Module eyekit.analysis

Functions for calculating common analysis measures, such as total fixation duration or initial landing position.

Functions

def initial_fixation_duration(interest_areas, fixation_sequence)

Given an interest area or collection of interest areas, return the duration of the initial fixation on each interest area. Returns a dictionary in which the keys are interest area IDs and the values are initial fixation durations.

def total_fixation_duration(interest_areas, fixation_sequence)

Given an interest area or collection of interest areas, return the total fixation duration on each interest area. Returns a dictionary in which the keys are interest area IDs and the values are total fixation durations.

def gaze_duration(interest_areas, fixation_sequence)

Given an interest area or collection of interest areas, return the gaze duration on each interest area. Gaze duration is the sum duration of all fixations inside an interest area until the area is exited for the first time. Returns a dictionary in which the keys are interest area IDs and the values are gaze durations.

def initial_landing_position(interest_areas, fixation_sequence)

Given an interest area or collection of interest areas, return the initial landing position (expressed in character positions) on each interest area. Counting is from 1, so a 1 indicates the initial fixation landed on the first character and so forth. Returns a dictionary in which the keys are interest area IDs and the values are initial landing positions.

def initial_landing_x(interest_areas, fixation_sequence)

Given an interest area or collection of interest areas, return the initial landing position (expressed in pixel distance from the start of the interest area) on each interest area. Returns a dictionary in which the keys are interest area IDs and the values are initial landing positions.

def duration_mass(text_block, fixation_sequence, n=1, gamma=30)

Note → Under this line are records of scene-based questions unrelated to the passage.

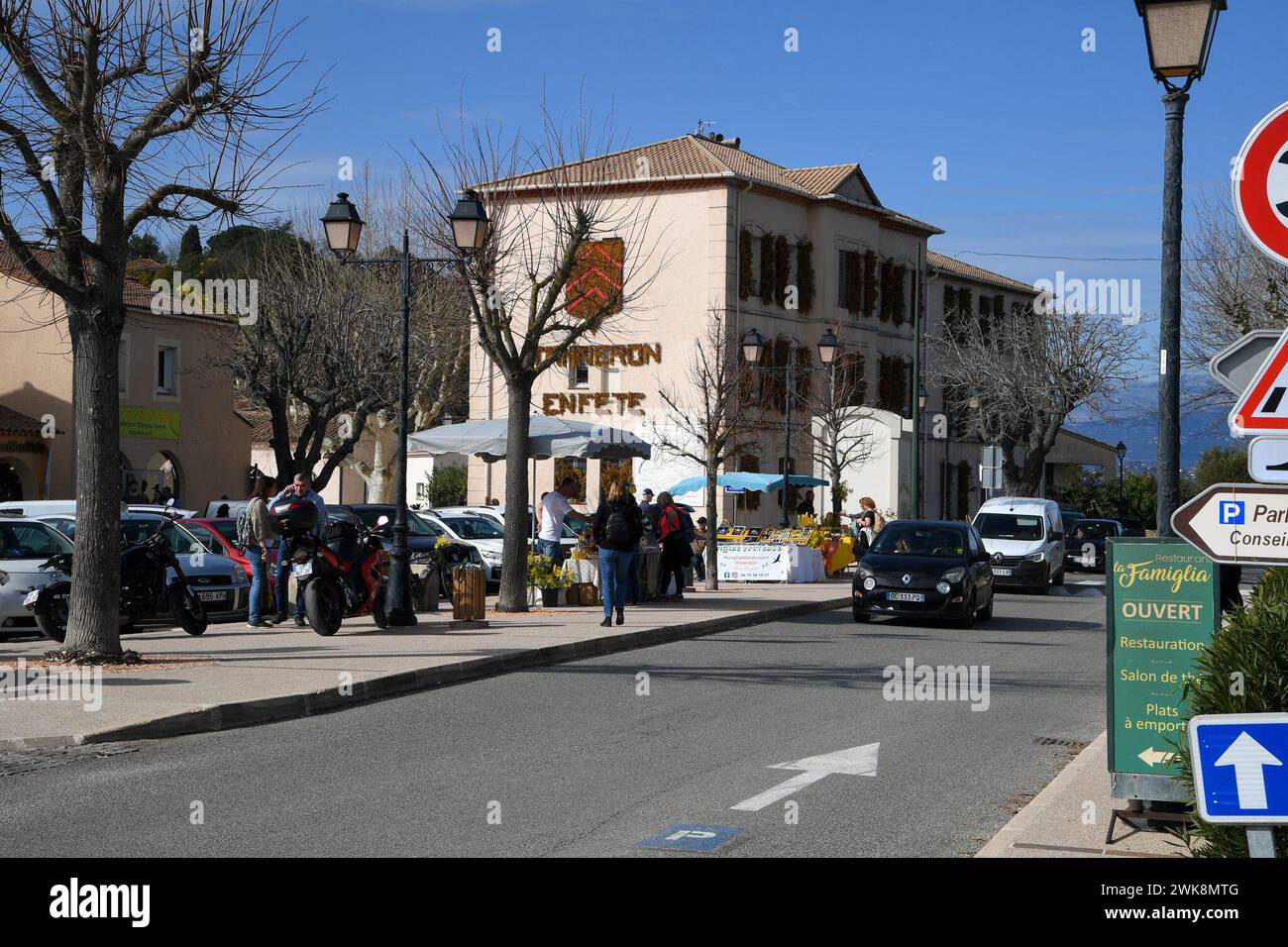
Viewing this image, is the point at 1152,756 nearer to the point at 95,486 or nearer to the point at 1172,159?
the point at 1172,159

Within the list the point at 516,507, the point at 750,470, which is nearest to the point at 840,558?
the point at 750,470

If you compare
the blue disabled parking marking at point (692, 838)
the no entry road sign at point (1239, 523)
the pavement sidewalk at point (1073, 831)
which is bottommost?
the blue disabled parking marking at point (692, 838)

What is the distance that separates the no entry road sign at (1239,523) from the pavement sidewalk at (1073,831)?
8.70ft

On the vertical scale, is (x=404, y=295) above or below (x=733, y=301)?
below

Given a TextBlock and FixationSequence, distribute the durations of the fixations probabilistically across the TextBlock. Specifically, the duration of fixation f is distributed over all characters C in its line according to the probability that the reader is "seeing" each character (see p_characters_fixation()), and this is summed over all fixations:

\sum_{f \in F} p(C|f) \cdot f_\mathrm{dur}

Returns a 2D Numpy array, the sum of which is equal to the total duration of all fixations. This can be passed to Image.draw_text_block_heatmap() for visualization. Duration mass reveals the parts of the text that received the most attention. Optionally, this can be performed over higher-level ngrams by setting n > 1.

def p_characters_fixation(text_block, fixation, n=1, gamma=30)

Given a TextBlock and Fixation, calculate the probability that the reader is "seeing" each character in the text. We assume that the closer a character is to the fixation point, the greater the probability that the participant is "seeing" (i.e., processing) that character. Specifically, for a given fixation f, we compute a Gaussian distribution over all characters in the line according to:

p(c|f) \propto \mathrm{exp} \frac{ -\mathrm{ED}(f_\mathrm{pos}, c_\mathrm{pos})^2 }{2\gamma^2}

where γ (gamma) is a free parameter controlling the rate at which probability decays with the Euclidean distance (ED) between the position of fixation f and the position of character c.

Returns a 2D Numpy array representing a probability distribution over all characters, with all its mass confined to the line that the fixation occurred inside, and with greater mass closer to fixation points. This array can be passed to Image.draw_text_block_heatmap() for visualization. Optionally, this calculation can be performed over higher-level ngrams by setting n > 1.